About Orbitarium
A pocket planetarium in your browser
Orbitarium is an educational 3D solar system simulation built to feel immediate — no installs, no accounts required to explore. Drag, zoom, accelerate time, and dig into real planetary data.
What you’re looking at
The simulator projects a three-dimensional model onto a 2D canvas using perspective math: camera yaw and pitch, depth-based scaling, and sorted draw order so nearer bodies paint on top. Planets follow elliptical orbits with published eccentricities and relative periods. Distances are compressed so Mercury and Neptune can share one screen without turning Earth into a single pixel.

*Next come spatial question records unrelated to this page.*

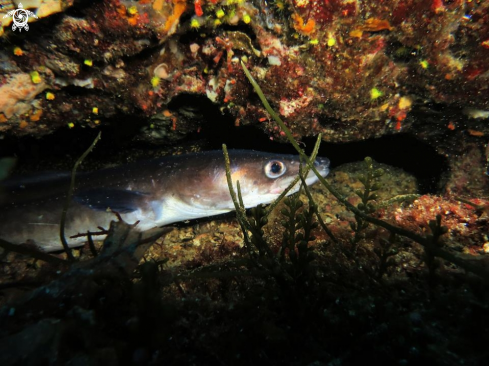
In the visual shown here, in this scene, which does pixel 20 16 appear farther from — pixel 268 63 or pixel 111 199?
pixel 268 63

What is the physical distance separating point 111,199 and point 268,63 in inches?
98.2

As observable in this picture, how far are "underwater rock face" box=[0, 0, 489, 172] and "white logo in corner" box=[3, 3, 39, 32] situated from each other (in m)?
0.05

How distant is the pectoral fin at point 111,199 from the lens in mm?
3203

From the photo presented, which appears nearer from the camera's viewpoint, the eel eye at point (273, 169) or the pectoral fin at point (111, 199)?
the pectoral fin at point (111, 199)

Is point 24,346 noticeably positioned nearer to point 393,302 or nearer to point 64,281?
point 64,281

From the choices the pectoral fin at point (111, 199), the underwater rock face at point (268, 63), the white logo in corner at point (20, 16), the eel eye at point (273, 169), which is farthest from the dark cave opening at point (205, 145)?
the white logo in corner at point (20, 16)

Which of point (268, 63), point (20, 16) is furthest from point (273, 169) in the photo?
point (20, 16)

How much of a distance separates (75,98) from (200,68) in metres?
1.57

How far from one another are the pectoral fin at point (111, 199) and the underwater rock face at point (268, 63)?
0.98 m

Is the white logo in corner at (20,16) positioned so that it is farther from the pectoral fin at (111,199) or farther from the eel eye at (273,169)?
the eel eye at (273,169)

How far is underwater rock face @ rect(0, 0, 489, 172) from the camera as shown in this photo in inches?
100

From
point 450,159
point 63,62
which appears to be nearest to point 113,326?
point 63,62

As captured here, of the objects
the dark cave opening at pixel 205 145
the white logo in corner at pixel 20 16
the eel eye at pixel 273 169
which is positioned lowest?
the eel eye at pixel 273 169

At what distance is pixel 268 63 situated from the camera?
9.52 feet
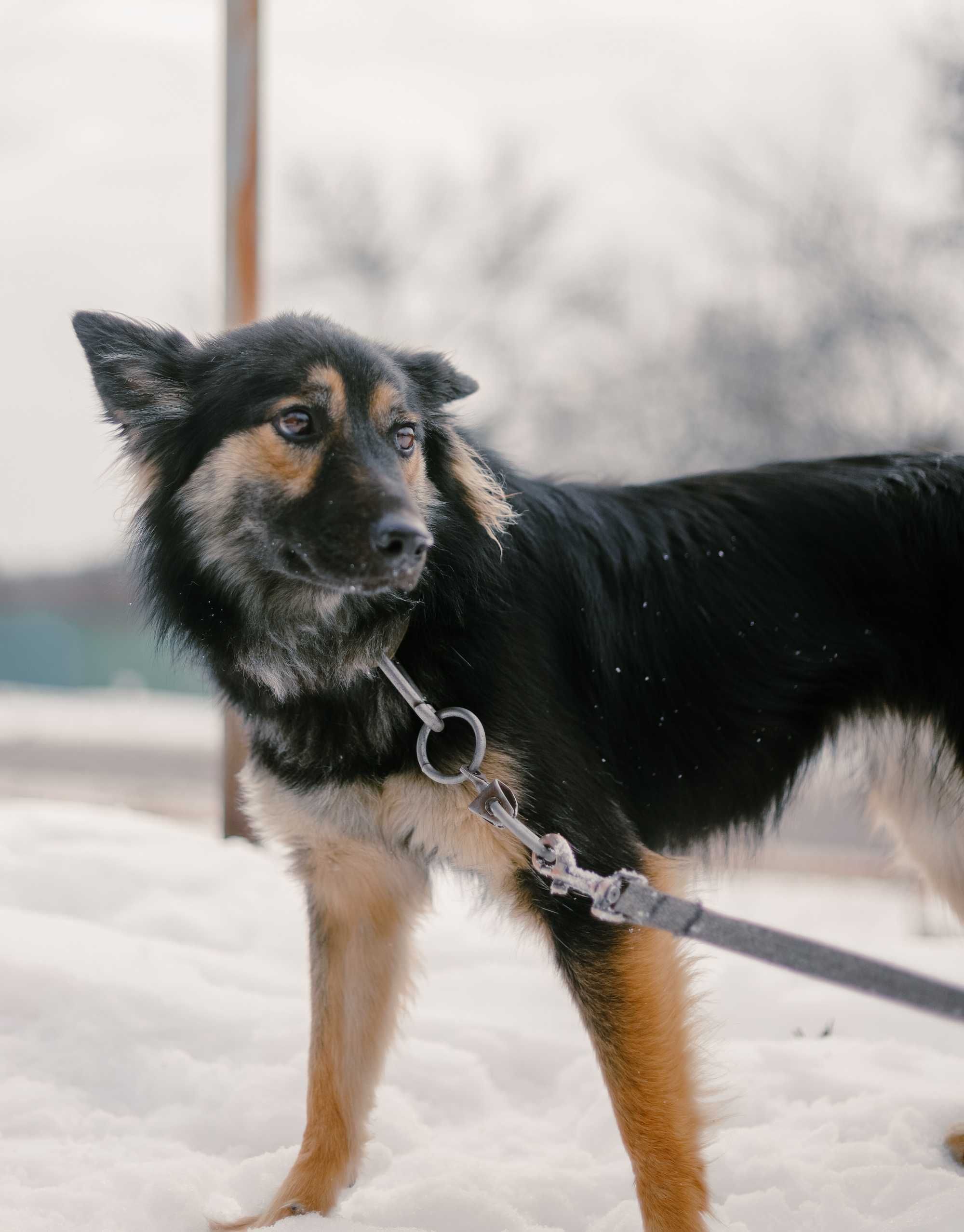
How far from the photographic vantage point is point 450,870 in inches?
90.5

Planet radii are exaggerated relative to orbital spacing (a common planetarium choice). Relative sizes among the planets themselves stay closer to reality, so Jupiter still looms over Mars.
What is accurate
- Sidereal orbital periods and mean eccentricities
- Approximate relative planet diameters
- Axial character notes (e.g. Uranus’s extreme tilt in the encyclopedia)
- Moon of Earth with a simplified circular path
- A schematic asteroid belt between Mars and Jupiter
What is simplified
- No mutual gravity between planets (no N-body chaos)
- No precession, resonances, or spacecraft trajectories
- Rings drawn as flat discs, not particle systems
- Most moons omitted for clarity
- Lighting is artistic, not ray-traced
Who it’s for
Students meeting the solar system for the first time, teachers who want a clean demo on a classroom projector, and anyone who still gets a thrill when Saturn’s rings catch the light. If you want research-grade ephemerides, use JPL Horizons — then come back here for the joy of spinning the camera.
How to use the simulator
- Orbit the camera Click and drag (or one-finger drag) to rotate. Scroll or pinch to zoom.
- Control time Use the speed slider and pause button. Reset snaps the clock back to day zero.
- Inspect a world Click or tap a planet for a fact panel. Follow keeps the camera locked on that body.
- Toggle layers Show or hide orbit paths, labels, trails, moons, and the asteroid belt.